Taking a peek at 3/14 and 3.14

Pi is arguably the most recognizable constant in all of mathematics. Used by grade school geometry and applied math laboratories alike, Pi has a broad range of applications: whether it be for finding the area of a circle or making the necessary calculations for a satellite’s flight path, the value Pi plays an integral part in both of these vastly different problems.

3/14 was first celebrated by the San Francisco Exploratorium in 1988 and by a worker there named Larry Shaw. Starting on 3/14 at 1:59, Shaw set up a table of pies at the museum in order to honor the occasion. Since then, the celebration has blossomed into a yearly event and a national holiday appreciated alongside the birthday of Albert Einstein.

As for the number itself, Pi has been around for four millennia. The Ancient Babylonians calculated the area of circles using the classic formula of the radius squared times Pi, which they estimated to be around 3.125. However, this was later refined independently by Greek and Chinese mathematicians around 250 CE with an estimation of 3.14.
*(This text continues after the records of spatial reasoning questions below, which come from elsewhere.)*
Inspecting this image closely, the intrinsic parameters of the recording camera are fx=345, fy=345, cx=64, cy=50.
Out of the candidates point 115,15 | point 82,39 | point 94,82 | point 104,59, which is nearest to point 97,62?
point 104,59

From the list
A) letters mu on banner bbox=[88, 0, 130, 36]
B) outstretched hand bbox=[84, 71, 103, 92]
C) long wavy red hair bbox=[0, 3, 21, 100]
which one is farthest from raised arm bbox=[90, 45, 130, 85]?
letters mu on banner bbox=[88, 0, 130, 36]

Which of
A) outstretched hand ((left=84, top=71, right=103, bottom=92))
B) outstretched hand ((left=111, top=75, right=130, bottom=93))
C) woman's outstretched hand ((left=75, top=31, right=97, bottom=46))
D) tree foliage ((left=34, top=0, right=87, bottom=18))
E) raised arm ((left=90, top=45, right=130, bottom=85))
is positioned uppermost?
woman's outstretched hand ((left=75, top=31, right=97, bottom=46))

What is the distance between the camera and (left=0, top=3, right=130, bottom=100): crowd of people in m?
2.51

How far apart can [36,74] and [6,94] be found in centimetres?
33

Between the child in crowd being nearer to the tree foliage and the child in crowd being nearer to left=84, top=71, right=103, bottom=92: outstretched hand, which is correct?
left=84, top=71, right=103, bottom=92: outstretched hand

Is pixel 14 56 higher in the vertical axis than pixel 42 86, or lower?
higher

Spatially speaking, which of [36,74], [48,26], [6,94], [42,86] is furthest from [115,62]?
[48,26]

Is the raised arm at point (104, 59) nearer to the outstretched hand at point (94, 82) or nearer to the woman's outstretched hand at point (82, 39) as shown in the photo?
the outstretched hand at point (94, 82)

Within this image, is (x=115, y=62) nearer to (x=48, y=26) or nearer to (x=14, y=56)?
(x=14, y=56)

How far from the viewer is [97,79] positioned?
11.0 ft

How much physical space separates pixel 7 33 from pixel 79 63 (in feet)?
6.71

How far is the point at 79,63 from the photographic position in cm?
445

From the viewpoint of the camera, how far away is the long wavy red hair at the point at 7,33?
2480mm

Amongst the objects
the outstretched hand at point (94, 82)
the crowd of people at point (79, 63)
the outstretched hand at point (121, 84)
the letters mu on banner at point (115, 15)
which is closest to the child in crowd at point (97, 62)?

Using the perimeters of polygons, these early understandings of Pi were derived from inscribed shapes in circles. With these shapes, the Greeks and Chinese could find the range in which Pi must exist and made their evaluations. Later breakthroughs in calculus and infinite series led to even greater precision, with the most accurate manual approximation being 620 digits.

Now, Pi is estimated with powerful algorithms. In 2019, the record number of Pi digits calculated was set at 31 trillion digits, a value that took 25 computers, 170 terabytes, and over 100 days to determine.

While such precision on the true value of Pi is likely not needed for any practical use, its immeasurable length evades our logic. Despite Pi’s irrational properties and endlessness which slips the grasps of our most powerful computers, it still remains a household value that very much keeps our world turning.